═══ TRECHO DO DOCUMENTO

De acordo com Tunmer, Nesdale e Pratt (1983) vários fatores são responsáveis pelo baixo desempenho encontrado no estudo de Markman (1979). Um dos fatores seria o fato dos três componentes do argumento lógico (duas premissas e a conclusão) estarem misturadas em nove sentenças, o que deve ter sobrecarregado a memória a curto prazo. Outro fator seria o conteúdo usado neste estudo onde, na maioria das histórias, foi utilizado comportamento animal inconsistente. Como desde cedo as crianças aprendem que, muitas vezes, os animais se comportam de modo estranho e misterioso, isto pode ter feito com que as mesmas não levassem em consideração as inconsistências citadas. Com estes aspectos em mente, Tunmer e cols. (1983) apresentaram a crianças de 5, 6 e 7 anos de idade histórias consistentes ou inconsistentes sendo colocadas no texto, explícita ou implicitamente, com as sentenças correspondendo a argumentos envolvendo Modus Ponens, como por exemplo:

À noite, você não pode ver o sol (Jane estava com sono, então, ela foi para a cama). No meio da noite Jane saiu da cama e foi olhar pela janela. Ela pode ver as estrelas piscando no céu (O sol estava brilhando no céu).

Na condição explícita, a primeira sentença (antes do 1o parêntesis) de cada história representava um fato compatível com a experiência da criança (1a premissa de um silogismo do tipo Modus Ponens). Já a segunda sentença correspondia a 2a premissa. A terceira era consistente (antes do 2o parêntesis) ou inconsistente (dentro do 2o parêntesis) com as duas primeiras.

Na condição implícita, a primeira sentença (dentro do 1o parêntesis) era introdutória e neutra, substituindo aquela da condição explícita (Por ex. "À noite, você não pode ver o sol").

══════
═══ EXTRATO DE DADOS

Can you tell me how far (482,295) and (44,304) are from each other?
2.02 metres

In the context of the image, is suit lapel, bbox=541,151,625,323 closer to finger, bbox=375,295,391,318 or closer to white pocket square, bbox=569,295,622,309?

══════

PARTES DO EXERCÍCIO:
1. No trecho do documento, que idade tinham as crianças que ouviram as histórias de Tunmer e colegas (1983)?
2. Passe para o inglês esta frase do trecho do documento: "No meio da noite Jane saiu da cama e foi olhar pela janela."
3. Estenda o trecho do documento sobre o estudo de Tunmer e colegas com as histórias para crianças, começando logo depois da última frase dele.

RESPOSTAS POR TAREFA:
1. 5, 6 e 7 anos de idade.

2. In the middle of the night Jane got out of bed and went to look out the window.

3.
As histórias, todas com conteúdo familiar, eram apresentadas por um boneco e depois da apresentação era pedido à criança para dizer se a história era boa ou boba e o por que de sua resposta. No final, uma série de questões de sondagem era apresentada com a finalidade de assegurar que as crianças eram conhecedoras dos princípios gerais envolvidos nas histórias. Por exemplo: "Você pode ver o sol no céu à noite?" Os resultados revelam que crianças de 5 anos obtiveram 81% de acerto em histórias inconsistentes explícitas e 63% quando as passagens eram implícitas. No entanto, as crianças de 6 e 7 anos obtiveram 80% e 90% de acerto em inconsistências explícitas e implícitas, respectivamente.

Pode-se notar, então, que a habilidade da criança em detectar inconsistências começa mais cedo do que foi considerado por Markman (1979) e que o desempenho da criança é influenciado tanto pela natureza da tarefa como pelo modo como as premissas e as conclusões são apresentadas, e pela expectativa da criança para com a situação.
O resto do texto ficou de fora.